Security Considerations deprecated

Note: The following information mainly refers to the use of the built-in authorization server. General security considerations related to OAuth 2.0 can be found here.


  • Granting access to external applications is a two-step process. Firstly the user needs to login via a special login screen. Secondly he must grant access to the application on a second screen. All requested permissions and details about the requesting application are shown to him.
  • On successful authentication a transient session is created. Some OAuth parameters are used as additional input for the cookie hashes. Therefore those sessions should not be usable outside the authorization context. After granting/denying access the session is terminated again. If the user closes the browser window instead, the session will continue to exist for approximately the configured short term lifetime. All subsequent requests after signing in verify the users session based on the provided session ID and secret cookie.

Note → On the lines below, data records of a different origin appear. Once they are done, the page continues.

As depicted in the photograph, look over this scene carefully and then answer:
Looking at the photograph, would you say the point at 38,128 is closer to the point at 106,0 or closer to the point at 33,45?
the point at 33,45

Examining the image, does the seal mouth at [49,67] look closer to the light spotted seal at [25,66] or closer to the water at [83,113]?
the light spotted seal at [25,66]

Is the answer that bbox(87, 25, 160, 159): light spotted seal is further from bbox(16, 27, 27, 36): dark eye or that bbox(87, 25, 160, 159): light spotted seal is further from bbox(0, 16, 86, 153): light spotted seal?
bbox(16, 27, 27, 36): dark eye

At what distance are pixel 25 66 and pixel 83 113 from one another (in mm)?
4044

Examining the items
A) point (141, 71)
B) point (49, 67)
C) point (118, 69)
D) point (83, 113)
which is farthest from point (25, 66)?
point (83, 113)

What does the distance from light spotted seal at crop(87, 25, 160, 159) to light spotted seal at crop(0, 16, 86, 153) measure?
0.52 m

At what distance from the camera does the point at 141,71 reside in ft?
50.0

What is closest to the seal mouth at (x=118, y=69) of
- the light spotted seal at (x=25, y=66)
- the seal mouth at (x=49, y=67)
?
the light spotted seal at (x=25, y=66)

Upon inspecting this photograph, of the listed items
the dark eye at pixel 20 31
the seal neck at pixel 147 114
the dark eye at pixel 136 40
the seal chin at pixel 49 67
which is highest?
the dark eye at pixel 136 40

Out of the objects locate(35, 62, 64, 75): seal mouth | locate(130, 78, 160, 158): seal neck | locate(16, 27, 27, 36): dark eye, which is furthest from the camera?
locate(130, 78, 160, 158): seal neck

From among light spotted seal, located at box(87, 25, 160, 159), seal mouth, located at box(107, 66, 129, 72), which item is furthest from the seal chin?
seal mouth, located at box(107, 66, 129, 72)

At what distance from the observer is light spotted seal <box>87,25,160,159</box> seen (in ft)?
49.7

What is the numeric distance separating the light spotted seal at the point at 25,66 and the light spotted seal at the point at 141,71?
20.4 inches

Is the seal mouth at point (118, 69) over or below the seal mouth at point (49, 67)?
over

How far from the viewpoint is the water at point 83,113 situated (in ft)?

If IP check is configured to happen, it will also take place.
  • Autologin as provided by some well-known OAuth service providers is not supported. A separate sign-in process is currently always necessary.
  • To exacerbate bypassing the authorization flow via the provided screens, a special token is generated on requesting the login screen and needs to be passed around with subsequent requests. Additionally the referer header of every request is checked to always reflect the expected former request.
  • We require the client application to send a state parameter along with the initial request.
  • The authorization code is valid for max. 10 minutes. Exchanging it always results in a refresh/access token pair.

Permissions / Limits

  • A user may grant access to at most 50 different clients.
  • A user may allow the generation of at most 10 refresh/access token pairs per application. Every further requests leads to a deletion of the oldest token pair.
  • An application may request access to every available scope. However the granted scope is always limited by the users permissions. If the client requests permissions the user doesn't have, the according scope token will be ignored. The finally granted scope is part of the token response.
  • It is possible to deny OAuth access at all for certain users via a config-cascade enabled property com.openexchange.oauth.provider.enabled.

Data Storage

  • OAuth clients are stored within the global DB. Their secrets are encrypted via a configurable static secret.
  • OAuth token pairs are stored within the user DB without any encryption.

API Access

  • A selected subset of the public HTTP API will be published under a separate path to support OAuth.
  • The Card- and CalDAV endpoints will be extended to support OAuth directly via the Bearer authentication scheme.


  • Every time a user grants access to an external application, a notification email is sent out to his primary mail address.
  • Refresh tokens don't expire but can be revoked by both, the user and the client application.
  • Authorization codes consist either of 64 random chars or have a length of 48 chars, where 16 chars consist of encoded user identifiers and 32 chars are random and based on 128bit Java UUIDs. The length is determined by the configured storage (hazelcast [default] or database).
  • Access tokens have a life time of 60 minutes. Every time the client requests a new one the according refresh token is also changed.
  • Access and refresh tokens have a length of 48 chars. 16 chars consist of encoded user identifiers, while 32 chars are random and based on 128bit Java UUIDs.
  • Client IDs consist of an encoded context group identifier and 256 partially random bits based on two Java UUIDs.
  • Client Secrets consist of 256 partially random bits based on two Java UUIDs.
  • Client redirect URIs must point to HTTPs endpoints unless the host is localhost, or [::1]. This is to ease client development.